Fillette oubliée dans un car scolaire: quelles obligations pour les chauffeurs et accompagnateurs?

(photo d'illustration) - GEORGES GOBET / AFP
(photo d'illustration) - GEORGES GOBET / AFP

Clémence, âgée de 3 ans, a été oubliée pendant près de 8 heures dans un bus scolaire en Eure-et-Loir le jeudi 8 septembre. Ce n'est que lorsqu'un chauffeur remonte dans le bus à 16h30 qu'il découvre l'enfant qui n'a ni bu ni mangé durant la journée.
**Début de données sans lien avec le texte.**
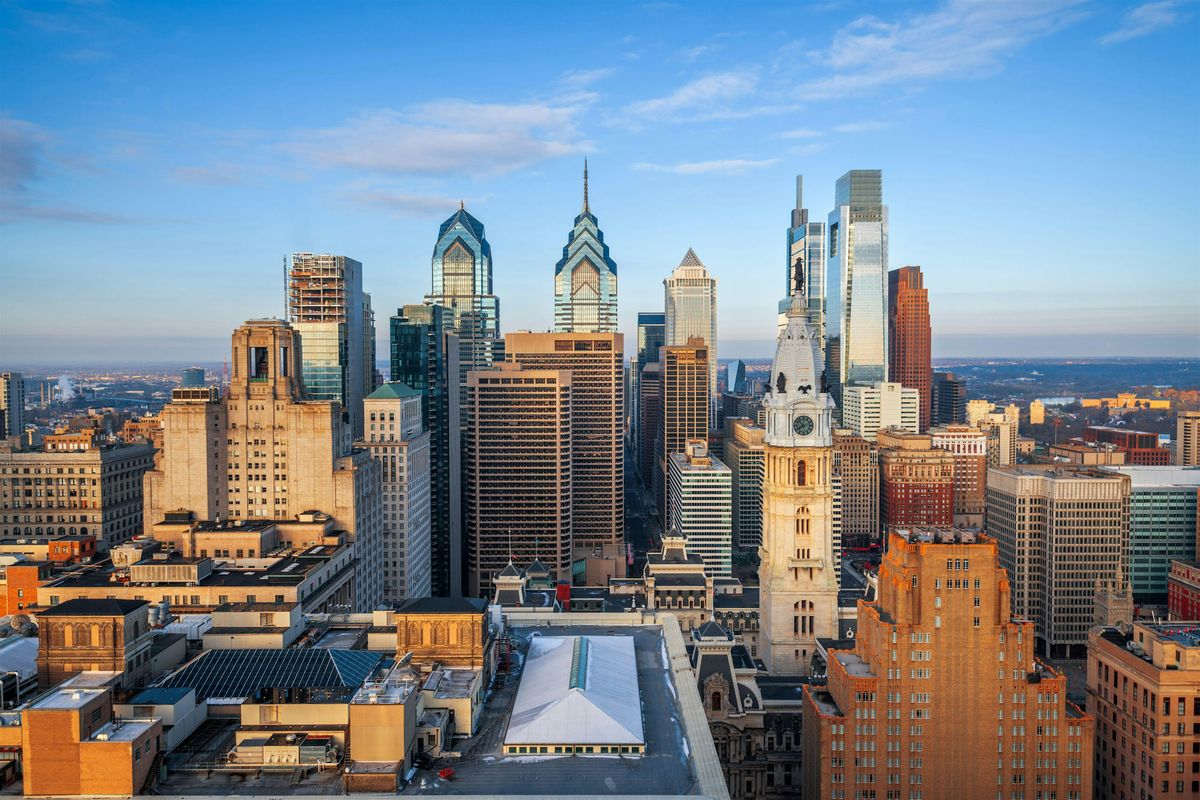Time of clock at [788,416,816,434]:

Une chaîne de dysfonctionnements a mené à l'incident, notamment car l'absence de la petite fille n'a pas été signalée aux parents par l'école.

Chaque année, une dizaine d'enfants sont oubliés par mégarde à bord des cars scolaires, d'après l'Association nationale pour les transports éducatifs de l'enseignement public (ANATEEP), des événements qui "traumatisent toute la communauté scolaire".

"Il faut tirer la sonnette d'alarme pour mobiliser et sensibiliser tous les acteurs", estime auprès de BFMTV.com Éric Breton, directeur d'études à l'ANATEEP.

"Les consignes sont souvent données à l'oral"

Il n'existe pas de lois ou de règles encadrant les obligations des chauffeurs de transport scolaire. Chaque organisateur donne les consignes, notamment à travers la fiche de poste du conducteur. L'ANATEEP se mobilise pour l'instauration d'une charte écrite, notamment car "les consignes sont souvent données à l'oral", déplore Éric Breton.

Dans le cas de Clémence, l’agglomération du Pays de Dreux avait bien mis en place une procédure. "Le chauffeur doit s'assurer que le bus est bien vide: il doit aller jusqu'au fond du bus et appuyer sur un bouton pour affirmer qu'il n'y a plus personne dedans", explique sur BFMTV Gérard Sourisseau, président de l'agglomération. Une précaution qui, dans le cas présent, a été omise.

La présence d'un accompagnateur pas obligatoire

Il y a également eu une défaillance au niveau de l'accompagnatrice qui était présente lors de ce trajet. "Il y a une accompagnatrice scolaire en complément du chauffeur car ce sont des élèves de maternelle", poursuit Gérard Sourisseau.

Éric Breton, de l'ANATEEP, précise néanmoins que la présence d'un accompagnateur n'est pas obligatoire. "C'est de la responsabilité des autorités organisatrices, notamment des communes qui les financent", explique-t-il.

"Parfois, lorsqu'il y a un chauffeur et un accompagnateur, chacun s'appuie sur l'autre et on minimise la responsabilité. C'est certainement ce qu'il s'est passé en Eure-et-Loir", ajoute Éric Breton.

Il demande par ailleurs que ces accompagnateurs bénéficient d'une formation, ce qui n'est pas forcément toujours le cas.

Une double procédure mise en place

Éric Breton souligne néanmoins que le transport scolaire est "très sûr". "Il y a eu zéro tué l'an dernier", précise-t-il, notant toutefois que la pratique a besoin davantage de règles formelles et écrites.

Afin d'éviter que la situation ne se reproduise, Gérard Sourisseau, président de l'agglomération du pays de Dreux, s'est réuni avec les parents de Clémence, l'école, la compagnie des transports et des élus locaux. Ils ont ainsi décidé de mettre en place une double procédure pour qu'après la vérification du chauffeur, il y ait une autre vérification supplémentaire par un tiers au dépôt.